Der pflichtveranlagte Erblasser verstirbt am 15.9.2012. Die Einkommensteuererklärung für das Jahr 2011 hat der Erblasser am 3.4.2012 abgegeben.
Die Erben müssen für den laufenden Veranlagungszeitraum 2012 (bis zum Stichtag des Todes am 15.9.2012) bis zum 31.5.2013 die Einkommensteuererklärung des Erblassers abgeben.
In der Einkommensteuererklärung sind auch die dem Erben bekannten bzw. bekannt gewordenen ausländischen Einkünfte anzugeben. Andernfalls macht sich der Erbe einer Steuerhinterziehung gem. § 370 AO strafbar bzw. begeht eine Steuerordnungswidrigkeit in Form einer leichtfertigen Steuerverkürzung gem. § 378 AO.
Wird eine Einkommensteuererklärung für den laufenden Veranlagungszeitraum erstellt, sollte zusätzlich geprüft werden, ob eine Berichtigungspflicht für weiter zurückliegende Veranlagungszeiträume besteht, da das Finanzamt aufgrund der höher deklarierten Einkünfte in der vollständigen – alle in- und ausländischen Einkünfte des Erblassers erfassenden – Steuererklärung für den laufenden Veranlagungszeitraum eventuell eigene Nachforschungen anstellt. Die Möglichkeit einer strafbefreienden Selbstanzeige bleibt dem Erben dann aufgrund der bereits erfolgten Aufdeckung verwehrt.

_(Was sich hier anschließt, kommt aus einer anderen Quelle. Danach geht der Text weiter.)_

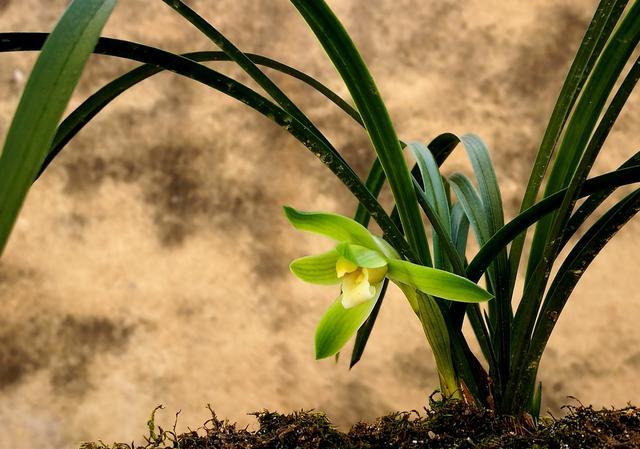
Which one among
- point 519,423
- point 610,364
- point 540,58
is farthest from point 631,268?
point 519,423

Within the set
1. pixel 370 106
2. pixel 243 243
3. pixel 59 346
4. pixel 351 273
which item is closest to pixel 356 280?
pixel 351 273

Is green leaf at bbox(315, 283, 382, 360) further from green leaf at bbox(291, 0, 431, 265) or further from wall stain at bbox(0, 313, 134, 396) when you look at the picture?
wall stain at bbox(0, 313, 134, 396)

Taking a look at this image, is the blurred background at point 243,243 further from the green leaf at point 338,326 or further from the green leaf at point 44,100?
the green leaf at point 44,100

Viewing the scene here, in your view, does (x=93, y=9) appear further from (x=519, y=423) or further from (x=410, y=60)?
(x=410, y=60)

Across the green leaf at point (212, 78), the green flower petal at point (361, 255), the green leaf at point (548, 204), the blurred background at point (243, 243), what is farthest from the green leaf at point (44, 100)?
the blurred background at point (243, 243)

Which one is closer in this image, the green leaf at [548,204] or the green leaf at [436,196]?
the green leaf at [548,204]

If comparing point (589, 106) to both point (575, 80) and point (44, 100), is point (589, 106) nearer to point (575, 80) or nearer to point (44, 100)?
point (575, 80)

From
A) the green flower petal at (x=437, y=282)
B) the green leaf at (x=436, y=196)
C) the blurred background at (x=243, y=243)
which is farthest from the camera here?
the blurred background at (x=243, y=243)

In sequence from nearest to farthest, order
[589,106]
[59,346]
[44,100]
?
[44,100] < [589,106] < [59,346]
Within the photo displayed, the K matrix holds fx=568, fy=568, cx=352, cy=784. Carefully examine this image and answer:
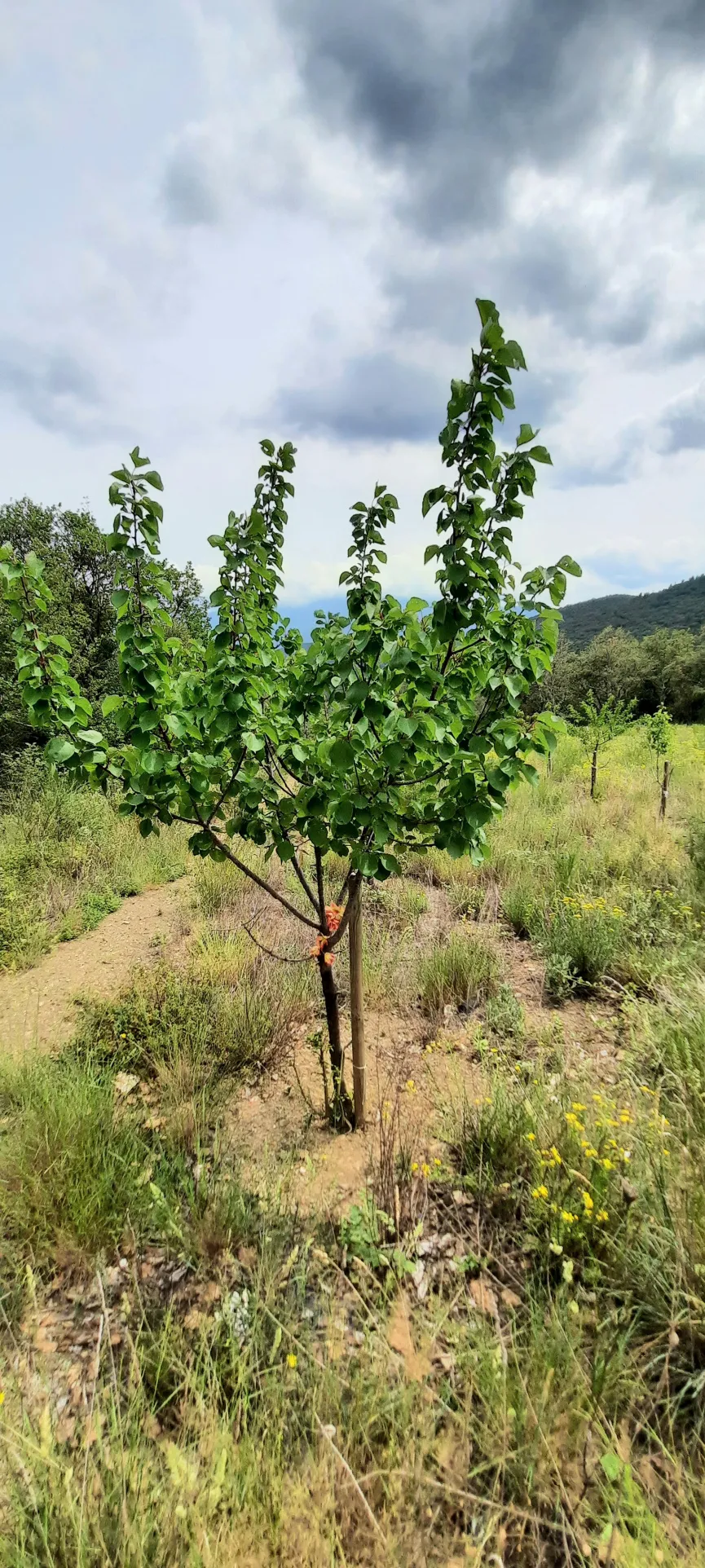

(2) Nicht abgegebene Steuererklärungen für frühere Veranlagungszeiträume
Für unterlassene bzw. unvollständige Steuererklärungen des Erblassers entsteht beim Erben originär mit dem Erbfall die Pflicht zur Abgabe der Einkommensteuererklärung. Der Erbe tritt mit dem Erbfall an die Stelle des Erblassers und wird Subjekt des Steuerrechtsverhältnisses. Sofern der Erblasser Steuererklärungen nicht oder noch nicht abgegeben hatte, trifft diese Pflicht nun den Erben.
Der Erblasser verstirbt am 15.9.2012. Die Einkommensteuererklärung für das Jahr 2011 hatte der Erblasser noch nicht abgegeben.
Die Erben müssen neben der Einkommensteuererklärung für 2012 auch die Einkommensteuererklärung des Erblassers für das Jahr 2011 noch abgeben.
Durch den Eintritt der Gesamtrechtsnachfolge im Erbfall wird der Erbe selbst Steuerschuldner (§ 45 Abs. 1 S. 1 AO). Der Erbe ist daher zur Mitwirkung bei der Ermittlung des steuerlichen Sachverhalts, zur Auskunft und Urkundenvorlage und zur Führung von Büchern oder Aufzeichnungen (§§ 90 ff AO) verpflichtet.
(3) Abzug der Steuerlast und Steuerberatungskosten als Nachlassverbindlichkeiten bei der Erbschaftsteuer
Die vom Erben zu entrichtende Einkommensteuer mindert die Bemessungsgrundlage der Erbschaftsteuer. Ist der Steuertatbestand bereits durch den Erblasser verwirklicht worden, handelt es sich – auch wenn die Steuer am Todestag noch nicht festgesetzt worden ist – um gem. § 10 Abs. 5 Nr. 1 ErbStG abziehbare Nachlassverbindlichkeiten. Für die Einkommensteuer im Todesjahr des Erblassers gilt, dass die Steuer nicht erst mit dem Ablauf des Veranlagungszeitraums entsteht, sondern schon am Todestag. Auch die Kosten für die Erstellung der Steuererklärungen sind als Nachlassverbindlichkeiten gem. § 10 Abs. 5 Nr. 1 ErbStG abzugsfähig.